Not far behind this coming capability to generate simple games will be the capability to generate complex games: “an open-world fantasy RPG in a steampunk version of early Napoleonic France.” Of course, these are extremely broad parameters — much broader than regenerating a film from a specified script — but nothing will stop you from being able to refine the parameters as you play; “make the progression more like Skyrim,” or “make the bosses more like Elden Ring,” and the AI will also be learning about you and your preferences over time.
Of course, with content this malleable, it begs the question: What is the difference between a generated film and a game? In the middle of Jordan Peele’s Demolition Man, could I not simply say “let me play now,” and immediately take control of Millie Bobby Brown as officer Spartan? While I can’t tell you how to build this thing yet, I can tell you for sure that it will arrive as a simulation running a script, not as a linear sequence of authored images being rendered out one frame at a time. You will definitely be able to play it.
As we look at the rising tide of generated content that seems about to inundate our culture, it is easy to be fearful of a future where artists have been replaced by machines, but it is not so simple. There are two kinds of artists: creators who make nouns beautifully, and performers who do verbs beautifully (most artists are at least a bit of both). The last century, with the rise of broadcast media culture, the industrialization of entertainment, and centralized control over the economics of created artifacts, creators have benefited enormously compared to performers, but this is a historical anomaly. For the first 10,000-ish years of human culture, the balance was reversed, and the correction has been underway since Napster torpedoed the music industry below the waterline and the concept of albums intended to be listened to linearly on discs made of plastic stopped making sense.

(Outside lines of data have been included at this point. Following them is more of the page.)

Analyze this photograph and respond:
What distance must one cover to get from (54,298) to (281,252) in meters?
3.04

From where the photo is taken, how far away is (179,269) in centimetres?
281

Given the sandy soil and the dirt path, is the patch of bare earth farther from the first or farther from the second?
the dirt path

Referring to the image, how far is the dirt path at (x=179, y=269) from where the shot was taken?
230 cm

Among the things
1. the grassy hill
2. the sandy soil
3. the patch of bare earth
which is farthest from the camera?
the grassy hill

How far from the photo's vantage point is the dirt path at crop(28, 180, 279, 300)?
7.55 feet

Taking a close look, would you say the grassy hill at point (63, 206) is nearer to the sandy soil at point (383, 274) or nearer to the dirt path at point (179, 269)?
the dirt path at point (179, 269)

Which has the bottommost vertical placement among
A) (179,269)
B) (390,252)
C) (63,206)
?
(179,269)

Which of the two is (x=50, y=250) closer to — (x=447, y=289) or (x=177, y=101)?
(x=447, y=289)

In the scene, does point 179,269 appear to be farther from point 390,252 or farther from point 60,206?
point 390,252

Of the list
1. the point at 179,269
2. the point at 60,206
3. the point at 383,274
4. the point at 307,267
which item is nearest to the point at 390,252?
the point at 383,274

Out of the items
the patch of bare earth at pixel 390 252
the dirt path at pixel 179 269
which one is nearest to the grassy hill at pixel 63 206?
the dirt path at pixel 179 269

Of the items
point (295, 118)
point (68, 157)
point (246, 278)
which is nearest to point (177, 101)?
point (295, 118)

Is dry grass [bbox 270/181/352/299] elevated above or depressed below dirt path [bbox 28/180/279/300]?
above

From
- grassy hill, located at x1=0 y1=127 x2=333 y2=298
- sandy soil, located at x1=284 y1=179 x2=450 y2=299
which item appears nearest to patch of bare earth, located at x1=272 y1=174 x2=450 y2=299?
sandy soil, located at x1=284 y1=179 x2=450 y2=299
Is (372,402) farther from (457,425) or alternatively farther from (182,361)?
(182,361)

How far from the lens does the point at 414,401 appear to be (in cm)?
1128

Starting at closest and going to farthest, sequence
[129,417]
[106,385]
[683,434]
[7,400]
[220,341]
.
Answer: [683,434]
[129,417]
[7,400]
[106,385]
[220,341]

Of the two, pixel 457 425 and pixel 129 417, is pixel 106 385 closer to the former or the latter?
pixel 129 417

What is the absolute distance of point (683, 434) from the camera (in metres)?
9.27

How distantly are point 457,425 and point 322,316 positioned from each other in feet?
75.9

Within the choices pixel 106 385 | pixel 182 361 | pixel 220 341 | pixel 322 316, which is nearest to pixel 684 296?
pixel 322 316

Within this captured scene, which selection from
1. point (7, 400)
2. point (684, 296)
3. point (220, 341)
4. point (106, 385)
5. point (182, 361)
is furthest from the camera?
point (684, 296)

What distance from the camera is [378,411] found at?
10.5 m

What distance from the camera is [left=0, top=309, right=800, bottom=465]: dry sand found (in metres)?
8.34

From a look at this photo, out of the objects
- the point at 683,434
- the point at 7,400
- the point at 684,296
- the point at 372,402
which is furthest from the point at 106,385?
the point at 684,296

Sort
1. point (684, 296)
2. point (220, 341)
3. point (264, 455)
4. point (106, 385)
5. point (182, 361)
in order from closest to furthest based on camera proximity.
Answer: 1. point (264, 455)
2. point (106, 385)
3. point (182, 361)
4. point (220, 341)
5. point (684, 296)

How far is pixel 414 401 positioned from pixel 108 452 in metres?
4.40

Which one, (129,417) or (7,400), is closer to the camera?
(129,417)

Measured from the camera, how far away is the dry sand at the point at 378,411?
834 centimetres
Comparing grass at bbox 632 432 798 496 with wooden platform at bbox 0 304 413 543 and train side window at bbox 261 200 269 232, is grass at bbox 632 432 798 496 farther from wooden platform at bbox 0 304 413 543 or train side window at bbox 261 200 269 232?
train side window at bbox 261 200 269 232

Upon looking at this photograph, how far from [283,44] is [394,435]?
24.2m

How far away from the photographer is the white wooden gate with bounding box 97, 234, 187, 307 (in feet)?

In the future — potentially as soon as 2032 — the process of making digital nouns beautifully will be fully automated. This will not obviate our desire or compulsion to continue making digital nouns (though it may challenge our ability to do so profitably). Nor will it impact our desire to perform… to play. No computer need ever lose a game of chess or go against a human, but this does not prevent us from wanting to play, to play better, or to learn to play beautifully. As humans, we will always find beauty and artfulness in what other humans can do, and our fascination with delineating the boundaries of what we are, and what we can be, is inescapable.